Questions about scene geometry
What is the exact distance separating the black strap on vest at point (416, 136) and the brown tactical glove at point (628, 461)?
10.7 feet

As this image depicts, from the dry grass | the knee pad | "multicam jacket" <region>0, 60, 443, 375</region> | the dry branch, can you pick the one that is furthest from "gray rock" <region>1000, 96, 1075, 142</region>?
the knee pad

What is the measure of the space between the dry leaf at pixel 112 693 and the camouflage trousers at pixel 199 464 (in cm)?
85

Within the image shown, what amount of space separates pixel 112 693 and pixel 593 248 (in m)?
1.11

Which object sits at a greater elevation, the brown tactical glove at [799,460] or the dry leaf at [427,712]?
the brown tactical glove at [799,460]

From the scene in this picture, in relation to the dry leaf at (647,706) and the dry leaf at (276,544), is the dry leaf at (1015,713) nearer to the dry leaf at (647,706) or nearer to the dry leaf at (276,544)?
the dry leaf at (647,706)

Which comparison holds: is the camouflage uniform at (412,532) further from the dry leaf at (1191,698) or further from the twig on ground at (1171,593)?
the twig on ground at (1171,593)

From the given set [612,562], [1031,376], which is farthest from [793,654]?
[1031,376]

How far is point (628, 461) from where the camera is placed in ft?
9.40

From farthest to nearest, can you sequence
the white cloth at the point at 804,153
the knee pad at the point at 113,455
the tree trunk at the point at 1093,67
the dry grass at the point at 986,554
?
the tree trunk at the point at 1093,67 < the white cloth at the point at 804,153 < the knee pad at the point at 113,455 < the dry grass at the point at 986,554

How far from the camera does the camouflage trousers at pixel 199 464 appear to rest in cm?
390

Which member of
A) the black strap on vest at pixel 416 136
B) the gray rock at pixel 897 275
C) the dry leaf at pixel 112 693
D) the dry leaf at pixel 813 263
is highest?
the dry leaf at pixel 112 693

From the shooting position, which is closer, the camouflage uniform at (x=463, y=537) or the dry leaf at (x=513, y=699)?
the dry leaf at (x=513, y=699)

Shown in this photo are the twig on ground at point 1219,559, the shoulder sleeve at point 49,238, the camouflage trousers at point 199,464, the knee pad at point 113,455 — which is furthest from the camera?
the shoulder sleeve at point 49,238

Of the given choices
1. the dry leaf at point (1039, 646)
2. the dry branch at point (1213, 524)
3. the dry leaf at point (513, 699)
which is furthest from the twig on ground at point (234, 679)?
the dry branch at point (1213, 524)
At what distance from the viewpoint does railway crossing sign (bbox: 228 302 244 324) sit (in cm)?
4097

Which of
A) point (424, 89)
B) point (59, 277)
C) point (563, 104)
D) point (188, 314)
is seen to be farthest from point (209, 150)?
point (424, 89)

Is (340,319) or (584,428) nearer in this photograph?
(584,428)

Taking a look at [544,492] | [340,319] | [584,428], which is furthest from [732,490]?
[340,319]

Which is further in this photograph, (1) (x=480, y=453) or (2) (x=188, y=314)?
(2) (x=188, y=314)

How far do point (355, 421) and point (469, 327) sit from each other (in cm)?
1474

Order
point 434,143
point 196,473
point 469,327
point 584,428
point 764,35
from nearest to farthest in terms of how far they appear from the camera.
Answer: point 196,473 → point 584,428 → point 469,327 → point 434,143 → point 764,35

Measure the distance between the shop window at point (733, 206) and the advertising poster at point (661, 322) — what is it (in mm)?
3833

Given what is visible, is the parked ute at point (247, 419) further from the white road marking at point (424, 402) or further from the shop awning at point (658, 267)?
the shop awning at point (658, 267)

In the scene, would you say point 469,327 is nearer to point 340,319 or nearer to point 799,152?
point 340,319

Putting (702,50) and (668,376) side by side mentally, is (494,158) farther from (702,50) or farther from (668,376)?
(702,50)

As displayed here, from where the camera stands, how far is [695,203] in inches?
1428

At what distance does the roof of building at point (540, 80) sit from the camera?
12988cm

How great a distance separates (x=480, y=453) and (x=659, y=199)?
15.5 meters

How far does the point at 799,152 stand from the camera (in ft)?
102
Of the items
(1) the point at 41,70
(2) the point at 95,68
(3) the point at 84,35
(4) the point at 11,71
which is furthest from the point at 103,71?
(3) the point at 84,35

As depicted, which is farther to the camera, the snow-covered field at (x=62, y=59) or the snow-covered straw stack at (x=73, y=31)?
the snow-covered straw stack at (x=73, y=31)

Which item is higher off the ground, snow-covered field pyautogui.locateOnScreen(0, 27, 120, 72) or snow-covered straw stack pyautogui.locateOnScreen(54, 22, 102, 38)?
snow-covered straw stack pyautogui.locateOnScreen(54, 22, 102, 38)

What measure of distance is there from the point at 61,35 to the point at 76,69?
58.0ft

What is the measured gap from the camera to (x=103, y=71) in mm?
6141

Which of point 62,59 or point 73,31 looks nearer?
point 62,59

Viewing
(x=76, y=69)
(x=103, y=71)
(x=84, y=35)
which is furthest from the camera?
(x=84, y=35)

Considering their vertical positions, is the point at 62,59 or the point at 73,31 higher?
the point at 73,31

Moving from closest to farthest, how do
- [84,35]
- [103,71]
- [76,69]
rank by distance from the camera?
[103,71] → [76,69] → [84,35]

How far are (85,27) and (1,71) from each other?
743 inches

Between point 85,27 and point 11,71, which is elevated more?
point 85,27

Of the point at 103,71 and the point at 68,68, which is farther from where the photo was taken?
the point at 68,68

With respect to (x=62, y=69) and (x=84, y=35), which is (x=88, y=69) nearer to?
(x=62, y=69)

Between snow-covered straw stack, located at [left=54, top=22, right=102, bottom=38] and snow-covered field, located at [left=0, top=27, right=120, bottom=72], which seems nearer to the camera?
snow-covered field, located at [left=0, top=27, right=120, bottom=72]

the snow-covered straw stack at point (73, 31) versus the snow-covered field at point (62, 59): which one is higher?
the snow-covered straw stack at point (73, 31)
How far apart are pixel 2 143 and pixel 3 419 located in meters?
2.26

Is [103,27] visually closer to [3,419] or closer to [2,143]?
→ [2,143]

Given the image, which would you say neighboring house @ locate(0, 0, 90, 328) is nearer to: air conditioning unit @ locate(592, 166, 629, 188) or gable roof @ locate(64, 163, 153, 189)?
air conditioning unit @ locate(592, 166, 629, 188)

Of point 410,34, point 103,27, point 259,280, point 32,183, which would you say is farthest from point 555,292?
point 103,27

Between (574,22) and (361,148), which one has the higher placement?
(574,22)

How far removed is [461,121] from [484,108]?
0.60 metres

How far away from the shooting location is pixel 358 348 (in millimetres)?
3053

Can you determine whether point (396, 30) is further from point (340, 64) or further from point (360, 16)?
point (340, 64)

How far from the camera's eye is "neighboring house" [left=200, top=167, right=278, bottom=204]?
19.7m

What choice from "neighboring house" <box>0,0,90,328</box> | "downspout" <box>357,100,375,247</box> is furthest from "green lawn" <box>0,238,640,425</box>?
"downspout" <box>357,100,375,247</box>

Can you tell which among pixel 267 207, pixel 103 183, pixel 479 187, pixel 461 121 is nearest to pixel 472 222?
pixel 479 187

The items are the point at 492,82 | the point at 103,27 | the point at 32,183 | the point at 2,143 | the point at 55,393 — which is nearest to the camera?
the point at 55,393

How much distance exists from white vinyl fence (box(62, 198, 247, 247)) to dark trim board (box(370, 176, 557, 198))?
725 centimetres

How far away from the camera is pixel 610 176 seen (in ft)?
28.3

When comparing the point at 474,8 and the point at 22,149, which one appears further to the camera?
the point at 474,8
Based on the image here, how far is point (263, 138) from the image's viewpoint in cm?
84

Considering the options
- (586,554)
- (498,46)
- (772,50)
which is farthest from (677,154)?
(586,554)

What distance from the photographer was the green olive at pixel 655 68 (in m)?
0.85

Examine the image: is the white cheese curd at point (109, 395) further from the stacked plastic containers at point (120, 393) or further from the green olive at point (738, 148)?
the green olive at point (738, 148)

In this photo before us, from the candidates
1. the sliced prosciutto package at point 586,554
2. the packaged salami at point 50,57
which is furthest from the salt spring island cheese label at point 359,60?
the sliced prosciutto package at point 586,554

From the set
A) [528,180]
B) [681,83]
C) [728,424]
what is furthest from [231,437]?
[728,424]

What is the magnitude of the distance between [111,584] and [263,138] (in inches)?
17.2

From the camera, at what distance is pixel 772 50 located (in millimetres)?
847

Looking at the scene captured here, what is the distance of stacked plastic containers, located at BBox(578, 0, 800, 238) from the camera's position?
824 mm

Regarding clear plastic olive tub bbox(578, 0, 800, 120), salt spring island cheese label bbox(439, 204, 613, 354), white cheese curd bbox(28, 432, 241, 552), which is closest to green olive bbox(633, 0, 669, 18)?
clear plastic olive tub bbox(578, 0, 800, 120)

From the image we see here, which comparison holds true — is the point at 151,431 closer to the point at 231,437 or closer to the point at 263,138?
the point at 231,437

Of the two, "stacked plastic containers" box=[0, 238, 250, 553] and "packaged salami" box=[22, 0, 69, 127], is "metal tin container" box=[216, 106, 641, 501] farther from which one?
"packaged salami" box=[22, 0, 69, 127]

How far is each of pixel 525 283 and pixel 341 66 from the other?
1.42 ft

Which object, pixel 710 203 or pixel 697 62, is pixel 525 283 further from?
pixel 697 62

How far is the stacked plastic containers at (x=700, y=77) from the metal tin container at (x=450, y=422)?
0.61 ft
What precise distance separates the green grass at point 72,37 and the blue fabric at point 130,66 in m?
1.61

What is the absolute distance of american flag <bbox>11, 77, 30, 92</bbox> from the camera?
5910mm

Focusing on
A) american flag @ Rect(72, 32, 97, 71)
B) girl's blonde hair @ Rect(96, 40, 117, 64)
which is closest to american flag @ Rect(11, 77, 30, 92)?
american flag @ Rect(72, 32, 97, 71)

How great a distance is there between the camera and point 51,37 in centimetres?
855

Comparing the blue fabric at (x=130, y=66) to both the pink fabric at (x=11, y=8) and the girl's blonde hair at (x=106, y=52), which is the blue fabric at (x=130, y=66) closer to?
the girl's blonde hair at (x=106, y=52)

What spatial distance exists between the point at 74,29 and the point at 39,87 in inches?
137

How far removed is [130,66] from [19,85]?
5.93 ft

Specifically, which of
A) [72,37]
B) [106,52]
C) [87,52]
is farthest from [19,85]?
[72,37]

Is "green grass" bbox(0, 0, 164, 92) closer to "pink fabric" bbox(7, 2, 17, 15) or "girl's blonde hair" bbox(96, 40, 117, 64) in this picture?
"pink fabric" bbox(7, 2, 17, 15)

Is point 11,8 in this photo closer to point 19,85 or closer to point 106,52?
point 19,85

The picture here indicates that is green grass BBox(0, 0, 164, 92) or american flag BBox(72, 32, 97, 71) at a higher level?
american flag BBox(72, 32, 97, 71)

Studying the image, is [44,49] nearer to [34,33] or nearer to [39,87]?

**TASK STATEMENT**:
Exactly as written, give the line containing "How far is each" and all remaining lines of the records.

**FINAL ANSWER**:
How far is each of pixel 525 283 and pixel 341 66 from the other?
1.42 ft

Which object, pixel 710 203 or pixel 697 62, is pixel 525 283 further from?
pixel 697 62

How far is the stacked plastic containers at (x=700, y=77) from the metal tin container at (x=450, y=422)?
0.61 ft
What precise distance separates the green grass at point 72,37 and the blue fabric at point 130,66 in m?
1.61

What is the absolute distance of american flag <bbox>11, 77, 30, 92</bbox> from the camera?
5910mm

Focusing on
A) american flag @ Rect(72, 32, 97, 71)
B) girl's blonde hair @ Rect(96, 40, 117, 64)
which is closest to american flag @ Rect(11, 77, 30, 92)?
american flag @ Rect(72, 32, 97, 71)

How great a distance is there between the camera and point 51,37 in centimetres?
855

Comparing the blue fabric at (x=130, y=66) to both the pink fabric at (x=11, y=8) and the girl's blonde hair at (x=106, y=52), which is the blue fabric at (x=130, y=66) closer to?
the girl's blonde hair at (x=106, y=52)

What spatial distance exists between the point at 74,29 and the point at 39,87 in inches?
137

How far removed is [130,66] from [19,85]?
5.93 ft

Specifically, which of
A) [72,37]
B) [106,52]
C) [87,52]
is farthest from [19,85]?
[72,37]

Is "green grass" bbox(0, 0, 164, 92) closer to "pink fabric" bbox(7, 2, 17, 15) or "girl's blonde hair" bbox(96, 40, 117, 64) in this picture?
"pink fabric" bbox(7, 2, 17, 15)

Is point 11,8 in this photo closer to point 19,85 or closer to point 106,52?
point 19,85

The picture here indicates that is green grass BBox(0, 0, 164, 92) or american flag BBox(72, 32, 97, 71) at a higher level?
american flag BBox(72, 32, 97, 71)

Studying the image, is [44,49] nearer to [34,33] or nearer to [39,87]?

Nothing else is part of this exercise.